I racconti "brevissimi di Energheia"

I Brevissimi 2025 – L’estate dentro, Liliana Gatto_Genova

Anno 2025 (Le stagioni: Estate) – finalista

Dicembre, emisfero boreale, inverno. Mi hanno estirpata, impacchettata come una cosa senza sentimenti, trasportata – un viaggio lungo dentro scatole tra odori di cartone e carburanti – infine sdoganata, una tra le tante, avvolta in un fastidioso velo di plastica trasparente su un ripiano di un ipermercato. Accanto a me, altre piante succulente in offerta speciale. Dalle mie foglie tonde guardo i passanti. Lo so, sembro poco attraente in questo luogo artificiale, pieno di rumori con un’aria pesante di polveri sottili, tosse e starnuti. Cerco una mano gentile che mi porti via, spero di essere la prescelta, quella che riuscirà a salvarsi, voglio tornare a fiorire. Fa freddo, ma dentro di me, le mie radici sudafricane hanno memoria, e per me è ancora estate: l’estate australe, quella dai ritmi lenti e dal sole generoso, quella che mi faceva fiorire a tutto tondo; adesso, mi presento confusa, con fiori ridotti a pennacchi raggrinziti, spaesati. Depressa, avvolta nel cellophane, strappata dalla mia terra natale, sbattuta in un vaso di finta terracotta in cui mi sento in prigione, con un’etichetta appiccicosa, – ne percepisco l’origine vegetale – su cui hanno scritto pianta succulenta euro 1,90 (“davvero valgo così poco?”) come se non avessi un vero nome. Io sono una lithops, dal greco antico lithos/pietra e opsis/ aspetto, per gli amici pietra viva, due parole dal gusto amaro considerato il fatto che sono mezza morta, preoccupata di non trovare più la posizione e la luce propizie alla fioritura. Mi hanno costretto a lasciare la mia terra per un mondo nuovo di cui non conosco il punto di rugiada, lo zero termico, lo spartiacque, i colori dell’alba e del tramonto. L’unica mia risorsa vitale è lei, l’estate australe, quella che mi scalpita dentro, retaggio di sensazioni ormai lontane, tenace combattente e mia alleata, a lei devo la speranza di giorni migliori. È una sfida epocale quella che stiamo affrontando, unite dalla voglia di mostrare al mondo la bellezza che per legge di natura ho ereditato. Ecco vicino a me una mano, piccola, gentile, ora mi solleva, mi osserva, finisco in un carrello, in un’auto, in un ascensore, infine di nuovo ferma, senza l’involucro di plastica, su una mensola vicino a una finestra.

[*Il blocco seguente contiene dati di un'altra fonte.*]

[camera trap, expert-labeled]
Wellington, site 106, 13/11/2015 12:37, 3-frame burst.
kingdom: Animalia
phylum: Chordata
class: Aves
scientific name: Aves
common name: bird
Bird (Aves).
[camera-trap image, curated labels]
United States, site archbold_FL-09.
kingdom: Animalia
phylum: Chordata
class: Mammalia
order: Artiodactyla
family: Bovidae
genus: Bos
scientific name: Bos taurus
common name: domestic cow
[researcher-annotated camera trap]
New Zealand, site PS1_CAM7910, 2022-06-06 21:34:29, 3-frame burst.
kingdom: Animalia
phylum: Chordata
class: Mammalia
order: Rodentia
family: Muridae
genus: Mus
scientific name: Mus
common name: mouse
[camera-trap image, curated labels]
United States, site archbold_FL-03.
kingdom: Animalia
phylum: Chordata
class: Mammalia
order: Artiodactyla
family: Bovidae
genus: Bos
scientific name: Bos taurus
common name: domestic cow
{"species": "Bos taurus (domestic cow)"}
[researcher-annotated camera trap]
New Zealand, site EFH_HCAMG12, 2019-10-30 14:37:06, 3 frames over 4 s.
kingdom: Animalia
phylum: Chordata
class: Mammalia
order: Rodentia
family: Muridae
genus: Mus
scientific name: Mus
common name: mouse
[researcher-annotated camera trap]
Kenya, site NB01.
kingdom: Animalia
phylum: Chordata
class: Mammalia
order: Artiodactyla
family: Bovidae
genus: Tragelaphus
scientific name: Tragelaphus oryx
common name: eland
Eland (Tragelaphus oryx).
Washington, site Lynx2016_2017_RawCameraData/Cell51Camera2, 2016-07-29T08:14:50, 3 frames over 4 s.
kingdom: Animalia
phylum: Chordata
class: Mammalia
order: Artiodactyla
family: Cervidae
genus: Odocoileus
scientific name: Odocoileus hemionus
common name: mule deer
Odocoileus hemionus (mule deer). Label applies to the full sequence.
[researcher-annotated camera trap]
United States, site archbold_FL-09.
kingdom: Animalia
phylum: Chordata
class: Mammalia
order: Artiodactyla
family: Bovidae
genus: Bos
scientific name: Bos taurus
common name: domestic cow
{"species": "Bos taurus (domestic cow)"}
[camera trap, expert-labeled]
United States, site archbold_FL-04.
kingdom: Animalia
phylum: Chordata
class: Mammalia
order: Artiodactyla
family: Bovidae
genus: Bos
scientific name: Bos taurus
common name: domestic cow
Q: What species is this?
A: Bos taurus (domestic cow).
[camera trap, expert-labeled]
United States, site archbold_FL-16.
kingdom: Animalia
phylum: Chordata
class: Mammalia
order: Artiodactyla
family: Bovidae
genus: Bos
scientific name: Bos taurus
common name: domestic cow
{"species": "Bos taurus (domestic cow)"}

Timida, i fiori serrati, testo l’aria: c’è odore dei frutti dell’albero di caffè, ahimè tostati, un misto di verdure cucinate, bollite, soffritte, avverto la presenza di una pianta di origano ora essiccata, ho paura di finire secca cosi, se potessi tremare, tremerei. Ma l’estate dentro mi sussurra di non arrendermi, di restare calma, di tenere i fiori sigillati quale segnale di disagio, un sos botanico. Poi la stessa mano piccola, sporca di inchiostro e pennarelli, mi porta in un’altra stanza. Ora sono su un mobile di noce tanganica, circondata da una guzmania, un croton, una schlumbergera con brillanti fiori arancioni. L’estate dentro di me respira l’essenza di vetiver e tabacco trinciato presenti nella stanza, avverte la pungente miscellanea dei frutti del cotone misti a qualcosa di artificiale, verifica l’esposizione a sud, il tasso d’umidità; sta calcolando le nuove coordinate, forse ne è soddisfatta e mentre registra la rigogliosa fioritura della schlumbergera come una conciliazione tra le estati dei due emisferi, io sono distratta da una sagoma pelosa: sporca di terriccio, ha due vivaci e impertinenti occhi tondi di un verde sgargiante che mi fanno sentire sbiadita, ha un nasino umido e rosa e con quello mi annusa, mi fa vibrare i pennacchi dal solletico, poi due mani la allontanano, e la sagoma dal pelo rosso, felice, corre via. Nella calma della sera, tiro le somme, ora i miei parametri vitali si stanno acclimatando. Nella notte, sento fremere le corolle. Ora ne sono sicura: la mia estate australe sarà sempre con me e domani, nella luce del mattino, per la prima volta, qui, fiorirò.